Berlakunya kebijakan "zonasi" dalam penerimaan peserta didik baru (PPDB) oleh Mentri Pendidikan. Memicu tanggapan yang kurang sedap dari berbagai daerah. Kebijakan yang bersifat sepihak tanpa ada melibatkan berbagai pihak dalam merumuskan sistem baru yang akan diberlakukan. Sehingga kebijakan menghasilkan kontradiksi di setiap daerah.
Penolakan ini merupakan sisi insidental, imbas dari rencana tanpa survey lapangan di daerah terpelosok dimana pendidikan masih sangat jauh tertinggal. Hanya berdasarkan pandangan "makro" tanpa menelisik pandangan secara "mikro" diberbagai daerah. Alhasilnya, banyak unsur yang terkait dapat menjadi imbas negatif akan kebijakan.
Sistem zonasi jika ditilik dari kebijakan yang lama. Persis sama dengan sistem rayonisasi. Kebijakan yang pernah dilakukan pemerintah sebelumnya. Kebijakan yang mewajibkan kepada peserta didik baru untuk memilih. Harus mengikuti kebijakan yang telah ditentukan. Sekolah harus di tempat ini, peserta didik baru seakan dibatasi dalam memilih selain ini.
Dilema pun muncul, dalam konteks mutu peserta didik di masa yang akan datang. Permasalahan-permasalahan yang timbul seharus dapat menjadi kajian untuk direvisi ulang. Melihat sisi baik dan buruknya. Ketika diterapkan.
Satu keniscayaan yang tidak bisa dibantah akan mirisnya beberapa pendidikan di daerah pelosok. Permasalahan gedung yang tidak layak, sarana prasana serba minus, tenaga kependidikan yang hanya dua atau tiga orang, dan akses jalan yang buntu. Seharus menjadi topik utama yang sangat penting dipertimbangkan. Dalam pengembangan akan pendidikan di tanah air.
Toh, ini lebih krusial dari sistem zonasi. Bagaimana generasi emas akan lahir? Jika sekolah banyak yang tidak ada, gurunya yang kurang kalaupun ada hanya pekerja honor, mau belajar penuh kecemasan gedung seakan ambruk, tempat praktik tidak ada, buku-buku seadanya. Inilah beberapa potret evaluasi wajah pendidikan kita.
Seperti insiden perubahan kurukulum yang selalu berubah, P4, CBSA, KBK, KTSP, K13 dan sebagainya.
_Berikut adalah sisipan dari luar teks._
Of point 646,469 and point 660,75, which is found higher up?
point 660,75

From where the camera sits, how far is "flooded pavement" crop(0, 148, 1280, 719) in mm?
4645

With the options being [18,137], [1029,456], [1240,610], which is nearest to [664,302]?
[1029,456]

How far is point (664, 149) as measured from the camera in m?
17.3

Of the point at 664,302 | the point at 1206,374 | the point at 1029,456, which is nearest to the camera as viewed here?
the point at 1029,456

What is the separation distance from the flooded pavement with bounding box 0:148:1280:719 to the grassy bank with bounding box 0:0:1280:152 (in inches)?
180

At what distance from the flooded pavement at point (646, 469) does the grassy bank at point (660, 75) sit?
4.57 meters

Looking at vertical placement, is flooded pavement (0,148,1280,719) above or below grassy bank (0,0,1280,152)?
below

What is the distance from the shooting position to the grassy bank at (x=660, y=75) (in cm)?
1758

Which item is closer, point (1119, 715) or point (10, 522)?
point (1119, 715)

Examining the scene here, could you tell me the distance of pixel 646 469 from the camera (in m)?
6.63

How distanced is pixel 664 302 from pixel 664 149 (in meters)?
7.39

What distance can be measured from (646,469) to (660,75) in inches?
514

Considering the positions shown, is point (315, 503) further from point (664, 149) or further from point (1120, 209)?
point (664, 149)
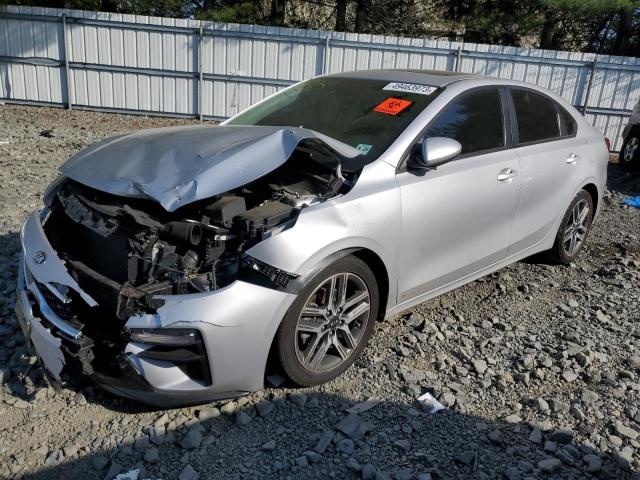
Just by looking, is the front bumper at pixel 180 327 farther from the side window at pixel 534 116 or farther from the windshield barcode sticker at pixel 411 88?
the side window at pixel 534 116

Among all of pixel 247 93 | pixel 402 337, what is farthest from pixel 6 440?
pixel 247 93

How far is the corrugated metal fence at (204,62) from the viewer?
12211mm

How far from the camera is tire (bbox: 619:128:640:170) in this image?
973 centimetres

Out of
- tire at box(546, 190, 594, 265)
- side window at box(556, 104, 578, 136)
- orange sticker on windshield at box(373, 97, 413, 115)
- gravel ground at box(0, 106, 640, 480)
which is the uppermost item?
orange sticker on windshield at box(373, 97, 413, 115)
Seperti ganti menteri, ganti juga kebijakan. Sehingga melahirkan kebingungan ditingkat bawah untuk merealisasikan keinginan pemerintah. Baru jalan kok diganti, beberapa waktu dulu ketika si "A" jadi mentri.
Zonasi, Sekolah Swasta Jadi Terancam
Dengan berkembang berbagai lembaga pendidikan formal oleh pihak swasta, dibawah naungan organisasi atau yayasan. Seakan menjadi rival lembaga pendidikan dibawah nanungan pemerintah yang berstatus negeri. Sisi ini seakan memiliki pengaruh posistif dalam menciptakan suasana akademis yang siap bersaing satu sama lain.
Trend pendidikan saat ini. Bukan permasalahan negeri atau swasta. Tapi 'brand' menjadi tolak ukur bagi banyak orang tua untuk menyekolahkan anaknya. Asumsi miring seputar sekolah swasta "sekolah pelarian' berlahan hilang dalam predaran.
Seperti di daerah saya saat ini, sekolah swasta banyak menjadi sekolah primadona "favorit" bagi masyarakat. Walau cenderung mahal seakan tidak menjadi persoalan bagi para orang tua untuk mendaftarkan anak mereka. Dengan hasil yang tidak mengecewakan. Peralihan status dari sekolah pelarian menjadi sekolah unggulan. Seakan cambuk terbesar bagi sekolah negeri saat ini. Ada apa ya? mengapa ya? ini terjadi. Dalam artian konteks mutu harus menjadi pertimbangan.